"And what will happen to it now?"
"It will go into the smelting furnace again."
"Ah, don't destroy it, give it to me!"
At this the old man fairly lost his temper.
"Are you out of your mind to ask for such a thing? What! a ducat with a flaw in it, which, if seen in your hands would saddle us with the vengeance of the whole government! Domnule, be not so mad as to let her have that ducat! If she has no sense, you at least be sensible. You might ruin the whole lot of us with it."
"Well, Anicza will not wear it on her head, I suppose, or even on her neckerchief, but will fasten it to a little bit of thread and wear it next her heart, there nobody will find it but myself."
Onucz would very much have liked to say: "Neither have you any right to look there, Domnule, for you have not yet spoken to the priest about it"—but this was the one thing he durst not say.
But Anicza gratefully kissed Fatia Negra's hand like a child who has received a gift, not indeed for the ducat, but for the boundless confidence he had shown in giving it to her, which was the surest token of his love. Then she drew forth a little Turkish dagger, bored a hole with it through the ducat and fastened it to a little piece of thin black cord by the side of her little crucifix which she wore upon her bosom—and hid both of them away again.
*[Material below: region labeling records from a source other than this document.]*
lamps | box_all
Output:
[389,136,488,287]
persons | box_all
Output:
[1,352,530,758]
"Well Domnule," remarked Onucz sulkily, "since we have placed our heads in the girl's hands we must beware of ever offending her."
But now the assayer came up, bringing with him a nice elaborate calculation on a black slate, showing exactly how much pure gold Onucz had handed in to the coining department, how much it would be worth when coined and deducting three per cent for expenses, how much he was to receive in cash by way of exchange.